4. The matters raised in the petition are weighty. The submissions by the petitioner’s counsel are not prosaic. They are well crafted and arguable. That is precisely the reason why the Honourable the Chief Justice has empanelled a three Judge bench to hear and determine the petition. On the face of it, the amendments to section 23 of the Vetting of Judges and Magistrates Act invite serious constitutional scrutiny. But that can only be determined upon hearing all the parties and examining the evidence and materials before the court. This court is now enjoined by article 159 of the constitution as well as sections 1A and 1B of the Civil Procedure Act to do substantial justice to the parties.

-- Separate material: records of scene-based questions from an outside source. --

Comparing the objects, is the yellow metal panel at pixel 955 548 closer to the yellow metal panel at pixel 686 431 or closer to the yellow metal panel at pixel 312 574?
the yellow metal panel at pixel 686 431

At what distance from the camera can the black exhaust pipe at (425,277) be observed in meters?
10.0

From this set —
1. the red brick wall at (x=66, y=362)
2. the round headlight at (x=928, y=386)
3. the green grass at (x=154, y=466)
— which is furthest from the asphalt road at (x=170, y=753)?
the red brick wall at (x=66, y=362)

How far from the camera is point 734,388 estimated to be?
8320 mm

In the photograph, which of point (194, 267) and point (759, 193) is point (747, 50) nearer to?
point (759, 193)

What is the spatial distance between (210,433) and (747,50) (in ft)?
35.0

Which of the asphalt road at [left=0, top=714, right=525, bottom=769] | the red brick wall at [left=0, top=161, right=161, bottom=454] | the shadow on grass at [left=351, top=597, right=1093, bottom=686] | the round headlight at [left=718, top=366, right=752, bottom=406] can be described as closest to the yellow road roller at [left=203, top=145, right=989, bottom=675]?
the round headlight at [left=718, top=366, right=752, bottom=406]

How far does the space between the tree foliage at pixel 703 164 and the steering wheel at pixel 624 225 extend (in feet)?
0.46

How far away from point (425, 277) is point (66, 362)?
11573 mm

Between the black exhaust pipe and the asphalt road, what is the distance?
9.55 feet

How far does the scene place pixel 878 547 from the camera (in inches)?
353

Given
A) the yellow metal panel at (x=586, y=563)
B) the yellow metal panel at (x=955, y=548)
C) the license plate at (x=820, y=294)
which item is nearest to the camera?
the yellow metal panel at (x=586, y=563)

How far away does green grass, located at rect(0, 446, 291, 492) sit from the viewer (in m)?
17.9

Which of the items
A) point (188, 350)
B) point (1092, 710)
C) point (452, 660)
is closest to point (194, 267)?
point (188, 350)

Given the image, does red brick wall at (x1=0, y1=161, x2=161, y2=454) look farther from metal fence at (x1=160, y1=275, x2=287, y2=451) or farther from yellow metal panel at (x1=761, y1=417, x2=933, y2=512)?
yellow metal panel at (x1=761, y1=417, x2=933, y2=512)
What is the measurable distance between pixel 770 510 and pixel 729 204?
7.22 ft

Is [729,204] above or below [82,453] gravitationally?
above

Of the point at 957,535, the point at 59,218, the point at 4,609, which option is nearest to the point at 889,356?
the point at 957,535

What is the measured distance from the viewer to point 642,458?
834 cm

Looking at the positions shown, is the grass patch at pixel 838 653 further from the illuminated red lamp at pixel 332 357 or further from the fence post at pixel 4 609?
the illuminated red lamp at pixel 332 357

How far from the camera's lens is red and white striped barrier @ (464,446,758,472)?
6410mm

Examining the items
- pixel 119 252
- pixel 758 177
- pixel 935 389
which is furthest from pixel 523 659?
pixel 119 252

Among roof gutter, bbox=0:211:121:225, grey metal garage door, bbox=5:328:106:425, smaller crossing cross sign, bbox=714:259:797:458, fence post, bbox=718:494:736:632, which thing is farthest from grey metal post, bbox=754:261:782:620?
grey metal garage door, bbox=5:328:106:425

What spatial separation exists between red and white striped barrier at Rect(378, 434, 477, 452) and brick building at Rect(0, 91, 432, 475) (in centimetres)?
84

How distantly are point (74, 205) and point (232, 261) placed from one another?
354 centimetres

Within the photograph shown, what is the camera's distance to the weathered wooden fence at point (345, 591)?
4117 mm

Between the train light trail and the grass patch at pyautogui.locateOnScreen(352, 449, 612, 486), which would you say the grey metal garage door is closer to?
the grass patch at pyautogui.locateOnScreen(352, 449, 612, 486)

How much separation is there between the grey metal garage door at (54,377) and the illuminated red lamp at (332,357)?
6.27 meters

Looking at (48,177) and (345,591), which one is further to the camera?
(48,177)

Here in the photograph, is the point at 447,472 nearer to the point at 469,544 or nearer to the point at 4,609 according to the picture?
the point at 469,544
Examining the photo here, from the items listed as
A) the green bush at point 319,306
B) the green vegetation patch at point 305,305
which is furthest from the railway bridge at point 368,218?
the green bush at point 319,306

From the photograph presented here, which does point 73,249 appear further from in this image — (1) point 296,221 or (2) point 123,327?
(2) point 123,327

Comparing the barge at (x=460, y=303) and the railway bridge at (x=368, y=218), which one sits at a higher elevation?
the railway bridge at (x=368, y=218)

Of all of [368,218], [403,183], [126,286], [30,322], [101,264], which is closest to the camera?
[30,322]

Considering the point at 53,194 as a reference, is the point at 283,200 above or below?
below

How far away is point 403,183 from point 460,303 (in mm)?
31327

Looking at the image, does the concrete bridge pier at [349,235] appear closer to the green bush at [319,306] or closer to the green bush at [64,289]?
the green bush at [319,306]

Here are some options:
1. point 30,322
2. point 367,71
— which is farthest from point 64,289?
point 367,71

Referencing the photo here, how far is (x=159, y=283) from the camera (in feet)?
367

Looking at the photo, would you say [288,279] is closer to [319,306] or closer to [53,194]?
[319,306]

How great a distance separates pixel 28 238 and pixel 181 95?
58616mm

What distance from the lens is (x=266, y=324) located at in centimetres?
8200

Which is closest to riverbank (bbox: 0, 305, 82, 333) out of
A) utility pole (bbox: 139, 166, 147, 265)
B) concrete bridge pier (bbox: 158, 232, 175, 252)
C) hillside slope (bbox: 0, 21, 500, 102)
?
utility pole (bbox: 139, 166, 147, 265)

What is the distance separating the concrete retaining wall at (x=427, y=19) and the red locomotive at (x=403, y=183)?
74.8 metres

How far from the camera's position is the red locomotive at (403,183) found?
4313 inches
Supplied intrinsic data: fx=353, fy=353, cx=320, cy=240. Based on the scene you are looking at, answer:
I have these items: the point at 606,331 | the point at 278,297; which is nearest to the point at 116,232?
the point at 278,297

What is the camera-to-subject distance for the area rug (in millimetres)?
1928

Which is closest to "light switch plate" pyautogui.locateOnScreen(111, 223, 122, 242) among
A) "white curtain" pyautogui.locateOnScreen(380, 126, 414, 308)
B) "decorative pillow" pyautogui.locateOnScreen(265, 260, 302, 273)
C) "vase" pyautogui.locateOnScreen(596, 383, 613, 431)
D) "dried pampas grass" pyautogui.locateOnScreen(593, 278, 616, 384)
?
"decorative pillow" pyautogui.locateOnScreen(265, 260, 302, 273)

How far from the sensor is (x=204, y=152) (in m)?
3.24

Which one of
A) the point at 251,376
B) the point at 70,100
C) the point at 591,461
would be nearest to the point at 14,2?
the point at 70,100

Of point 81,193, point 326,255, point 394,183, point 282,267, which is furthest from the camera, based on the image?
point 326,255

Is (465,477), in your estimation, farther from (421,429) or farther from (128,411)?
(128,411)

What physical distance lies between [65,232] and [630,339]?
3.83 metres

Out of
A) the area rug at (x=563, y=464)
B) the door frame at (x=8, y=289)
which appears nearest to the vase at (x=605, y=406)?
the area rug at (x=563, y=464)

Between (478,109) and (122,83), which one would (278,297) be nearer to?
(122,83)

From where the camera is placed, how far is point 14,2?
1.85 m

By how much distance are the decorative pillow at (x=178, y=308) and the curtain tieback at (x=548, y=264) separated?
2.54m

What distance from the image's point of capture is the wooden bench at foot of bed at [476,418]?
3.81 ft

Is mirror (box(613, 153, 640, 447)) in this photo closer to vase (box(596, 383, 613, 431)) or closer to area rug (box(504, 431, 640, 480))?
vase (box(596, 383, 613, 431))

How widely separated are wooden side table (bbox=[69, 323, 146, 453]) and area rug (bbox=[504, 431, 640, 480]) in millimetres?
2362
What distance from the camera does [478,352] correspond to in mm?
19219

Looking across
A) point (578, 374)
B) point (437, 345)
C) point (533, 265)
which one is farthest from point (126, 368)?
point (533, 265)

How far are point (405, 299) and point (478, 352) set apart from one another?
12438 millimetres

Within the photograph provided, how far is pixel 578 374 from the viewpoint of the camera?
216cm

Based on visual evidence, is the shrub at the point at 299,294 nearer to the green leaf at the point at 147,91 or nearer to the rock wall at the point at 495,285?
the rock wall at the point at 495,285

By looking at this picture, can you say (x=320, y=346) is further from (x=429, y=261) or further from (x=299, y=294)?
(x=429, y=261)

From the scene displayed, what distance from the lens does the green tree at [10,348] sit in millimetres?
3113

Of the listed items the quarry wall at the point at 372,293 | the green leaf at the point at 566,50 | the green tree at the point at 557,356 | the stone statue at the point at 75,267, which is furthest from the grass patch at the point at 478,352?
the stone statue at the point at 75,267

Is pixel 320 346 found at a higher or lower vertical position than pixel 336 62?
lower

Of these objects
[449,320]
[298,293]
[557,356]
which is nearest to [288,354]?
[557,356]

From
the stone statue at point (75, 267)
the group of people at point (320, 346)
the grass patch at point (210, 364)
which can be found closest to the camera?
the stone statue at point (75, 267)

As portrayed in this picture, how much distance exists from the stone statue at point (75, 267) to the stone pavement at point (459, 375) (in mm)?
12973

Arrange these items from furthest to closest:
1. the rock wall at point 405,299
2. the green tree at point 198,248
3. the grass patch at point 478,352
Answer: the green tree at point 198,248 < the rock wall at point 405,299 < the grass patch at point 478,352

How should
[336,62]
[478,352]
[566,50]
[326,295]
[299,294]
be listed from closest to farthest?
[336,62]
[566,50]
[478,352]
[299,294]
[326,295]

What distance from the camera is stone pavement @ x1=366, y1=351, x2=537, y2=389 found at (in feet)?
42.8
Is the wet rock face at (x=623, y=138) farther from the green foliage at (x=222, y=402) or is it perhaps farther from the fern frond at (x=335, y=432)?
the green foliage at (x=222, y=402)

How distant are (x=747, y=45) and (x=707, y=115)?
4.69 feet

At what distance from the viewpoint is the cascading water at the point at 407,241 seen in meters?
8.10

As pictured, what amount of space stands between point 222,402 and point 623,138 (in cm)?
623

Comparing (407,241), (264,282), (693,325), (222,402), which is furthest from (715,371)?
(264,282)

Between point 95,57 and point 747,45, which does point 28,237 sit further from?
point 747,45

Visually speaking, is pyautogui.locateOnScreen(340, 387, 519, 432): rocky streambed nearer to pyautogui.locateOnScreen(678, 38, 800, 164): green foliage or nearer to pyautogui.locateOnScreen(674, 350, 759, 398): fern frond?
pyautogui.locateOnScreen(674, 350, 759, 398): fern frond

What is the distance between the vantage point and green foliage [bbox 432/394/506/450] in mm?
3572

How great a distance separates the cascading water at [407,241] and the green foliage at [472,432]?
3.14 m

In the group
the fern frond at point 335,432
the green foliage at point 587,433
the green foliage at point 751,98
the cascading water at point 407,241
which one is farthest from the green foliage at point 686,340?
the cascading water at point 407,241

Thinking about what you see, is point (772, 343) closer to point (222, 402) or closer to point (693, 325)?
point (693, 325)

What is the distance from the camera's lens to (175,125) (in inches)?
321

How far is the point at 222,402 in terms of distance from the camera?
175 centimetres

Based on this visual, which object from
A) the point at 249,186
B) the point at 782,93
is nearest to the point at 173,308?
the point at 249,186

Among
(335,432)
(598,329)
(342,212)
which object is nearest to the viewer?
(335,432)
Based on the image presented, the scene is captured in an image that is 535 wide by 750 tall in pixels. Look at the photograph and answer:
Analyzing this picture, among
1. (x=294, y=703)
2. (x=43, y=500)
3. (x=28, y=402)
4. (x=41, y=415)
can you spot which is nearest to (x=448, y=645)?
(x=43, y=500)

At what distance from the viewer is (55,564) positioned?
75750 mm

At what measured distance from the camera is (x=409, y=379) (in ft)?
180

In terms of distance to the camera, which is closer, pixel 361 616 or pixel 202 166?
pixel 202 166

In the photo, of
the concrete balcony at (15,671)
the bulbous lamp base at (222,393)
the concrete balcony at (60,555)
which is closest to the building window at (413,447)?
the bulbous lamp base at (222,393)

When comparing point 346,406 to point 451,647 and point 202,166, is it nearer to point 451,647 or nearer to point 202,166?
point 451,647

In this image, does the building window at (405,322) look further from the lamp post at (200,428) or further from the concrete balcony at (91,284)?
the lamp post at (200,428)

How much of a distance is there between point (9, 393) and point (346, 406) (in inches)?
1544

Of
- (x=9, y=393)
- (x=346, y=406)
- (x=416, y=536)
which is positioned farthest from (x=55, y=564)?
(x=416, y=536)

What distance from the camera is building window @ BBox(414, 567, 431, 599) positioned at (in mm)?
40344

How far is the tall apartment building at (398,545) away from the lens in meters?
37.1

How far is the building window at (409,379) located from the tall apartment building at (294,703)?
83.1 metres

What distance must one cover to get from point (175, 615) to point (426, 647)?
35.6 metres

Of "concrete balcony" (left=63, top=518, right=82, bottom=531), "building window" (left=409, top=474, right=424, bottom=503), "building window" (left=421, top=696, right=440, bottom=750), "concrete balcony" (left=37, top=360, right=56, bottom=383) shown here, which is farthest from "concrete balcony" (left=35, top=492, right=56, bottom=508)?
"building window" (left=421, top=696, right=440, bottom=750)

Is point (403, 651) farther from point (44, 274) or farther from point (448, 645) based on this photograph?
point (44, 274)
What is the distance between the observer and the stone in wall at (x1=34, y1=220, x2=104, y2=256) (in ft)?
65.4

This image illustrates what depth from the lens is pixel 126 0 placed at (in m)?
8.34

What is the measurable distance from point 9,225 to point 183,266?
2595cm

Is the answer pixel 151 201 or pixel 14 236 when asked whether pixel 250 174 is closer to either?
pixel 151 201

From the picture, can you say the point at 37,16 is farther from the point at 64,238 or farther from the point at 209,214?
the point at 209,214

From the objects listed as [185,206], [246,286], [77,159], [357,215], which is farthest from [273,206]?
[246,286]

The conservatory orders sought on the other hand are so far reaching and extensive as to bring to a complete halt the operations of the Board at this stage. The orders sought permeate the boundaries of the case for the petitioners to extend to all and any other determinations by the board. Some of the declarations now sought have been the subject of other litigation. The orders sought are discretionary. I am well alive that under article 23 (3) (c) as read together with article 22 of the constitution this court may grant an appropriate relief including a conservatory order. As I have said, key respondents have not had their full say on the application for interim orders. There is also the public interest and costs to be weighed. I am also cognizant that the vetting process is on a strict timetable. The overriding interest and concept of proportionality demand that this petition should be canvassed fully on the merits. The circumstances and grounds of the conservatory order may be different now. But the words of the Court of Appeal in the Mongare case (Supra) ring true. The Honourable judges of the Court of Appeal delivered themselves thus:
“The judicial officers themselves have said that they are not opposed to the vetting process as was clearly evident in submissions before us, and, indeed, before the High Court. Their complaint is essentially with some parts of the Act, which they believe are unlawful, and an infringement of their fundamental rights. They want the process to be fair and lawful. Can that be accomplished by halting indefinitely the process? We think not, given the principles of proportionality and balance vis a vis the public. There is undeniably a great public interest in the implementation of the Constitution that must override the private right or interest to halt possible prejudice to the administration of justice. Here there is a legitimate public expectation that the vetting process must continue, and we must take judicial notice of the fact that the Vetting Board is ready to begin its work; that it has a timeline within which to complete its work; and that considerable public funds have been invested into this process. We simply cannot halt its work. The balance of convenience is not in favour of the applicant”.
5. Granted all the above reasons and considering the interests of justice, I would decline to grant any conservatory order at this stage. But as my learned brothers do not agree, the orders shall be as proposed by the Honourable Mohamed Warsame and the Hon George Odunga. In view of the nature of the petition, I concur with the direction that this matter be placed before the Honourable the Chief Justice to empanel a bench of at least 5 Judges to hear and determine the petition.
DATED and DELIVERED at NAIROBI this 25th day of September 2012.